Arnold fühlte die Hand, die er hielt, zuckend nach der seinen greifen und Arnold erwiderte diese Bewegung mit einem kräftigen Druck. Einem jüngeren, weniger gebildeten Mann gegenüber würde er noch manches gesprochen haben, wozu ihn sein geistlicher Beruf berechtigt hätte; jedenfalls büßte er aber als Priester nichts ein, weil ihn in diesem Fall sein Zartgefühl davon abhielt.

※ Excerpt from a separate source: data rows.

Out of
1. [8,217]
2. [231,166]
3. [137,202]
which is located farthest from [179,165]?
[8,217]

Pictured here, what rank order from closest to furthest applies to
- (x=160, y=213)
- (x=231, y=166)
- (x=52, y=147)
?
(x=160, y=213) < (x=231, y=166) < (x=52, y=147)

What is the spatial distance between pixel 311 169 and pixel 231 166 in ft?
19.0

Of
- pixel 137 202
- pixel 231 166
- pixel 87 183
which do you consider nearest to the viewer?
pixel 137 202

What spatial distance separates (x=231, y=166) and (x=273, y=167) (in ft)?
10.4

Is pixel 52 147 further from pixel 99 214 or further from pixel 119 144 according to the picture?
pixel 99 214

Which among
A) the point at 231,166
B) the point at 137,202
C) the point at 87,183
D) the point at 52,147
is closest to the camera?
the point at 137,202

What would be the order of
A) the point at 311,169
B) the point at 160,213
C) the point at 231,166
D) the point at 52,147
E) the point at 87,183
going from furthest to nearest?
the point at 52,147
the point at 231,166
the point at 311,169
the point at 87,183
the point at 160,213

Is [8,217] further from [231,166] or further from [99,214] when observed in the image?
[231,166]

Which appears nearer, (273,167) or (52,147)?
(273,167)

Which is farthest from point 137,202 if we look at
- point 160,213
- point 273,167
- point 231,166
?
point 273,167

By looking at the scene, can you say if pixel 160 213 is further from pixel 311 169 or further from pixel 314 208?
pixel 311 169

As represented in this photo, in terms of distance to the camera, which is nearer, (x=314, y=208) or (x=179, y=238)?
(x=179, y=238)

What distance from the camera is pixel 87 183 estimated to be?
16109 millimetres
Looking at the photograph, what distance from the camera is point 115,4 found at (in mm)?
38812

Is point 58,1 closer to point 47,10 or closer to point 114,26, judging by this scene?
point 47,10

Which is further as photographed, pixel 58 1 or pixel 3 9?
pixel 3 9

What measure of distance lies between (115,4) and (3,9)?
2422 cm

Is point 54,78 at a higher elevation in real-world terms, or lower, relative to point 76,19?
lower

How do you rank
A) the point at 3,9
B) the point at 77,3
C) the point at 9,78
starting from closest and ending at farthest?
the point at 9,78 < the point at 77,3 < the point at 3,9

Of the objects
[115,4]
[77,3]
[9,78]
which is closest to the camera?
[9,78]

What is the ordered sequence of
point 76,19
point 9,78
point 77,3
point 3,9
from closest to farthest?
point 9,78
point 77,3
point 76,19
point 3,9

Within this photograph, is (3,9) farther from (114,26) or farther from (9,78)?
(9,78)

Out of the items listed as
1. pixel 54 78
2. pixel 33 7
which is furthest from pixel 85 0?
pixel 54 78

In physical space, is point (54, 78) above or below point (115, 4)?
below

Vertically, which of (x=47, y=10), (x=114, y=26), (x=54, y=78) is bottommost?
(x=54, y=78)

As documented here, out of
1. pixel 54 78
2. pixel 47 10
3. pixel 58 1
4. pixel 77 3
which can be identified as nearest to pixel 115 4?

Nach langem, schweigendem Sinnen fragte er wieder: »Du willst also auswandern und versuchen, neu anzufangen?« Ein Druck der Hand war die einzige Antwort. »Und thun, was wir wollen?« Darauf folgte eine Pause, und er mußte die Frage widerholen, aber endlich kam wieder der bejahende Händedruck. »Du gibst mir dein Ehrenwort auf all dies?«

»Ja,« erwiderte Wyncott mit kaum vernehmlicher Stimme: »ich werde dich nicht wiedersehen. Lebe wohl!«

»Lebe wohl, Wyncott. Gott sei mit dir! Gott helfe dir!«

So schieden sie voneinander. Arnold trat in das Schlafzimmer und flüsterte Prickett zu: »Bleiben Sie noch ein wenig bei ihm.« Der Detectiv nickte. »Sie haben ein gutes Herz, Prickett. Ihre Hand! Gute Nacht.«

Es mag dahingestellt bleiben, ob ein Geistlicher von einem Sünder besser denken sollte, weil dieser einen Selbstmordversuch gemacht hat, aber das steht fest, daß durch Wyncotts verzweifelten Entschluß die Gefühle seines Vetters gegen ihn andre geworden waren. Durch diese That hatte er wenigstens gezeigt, wie tief seine Verzweiflung war, und es ist etwas so Entsetzliches um die Verzweiflung, daß nur wenig Menschen ihr unbewegt ins Auge blicken können.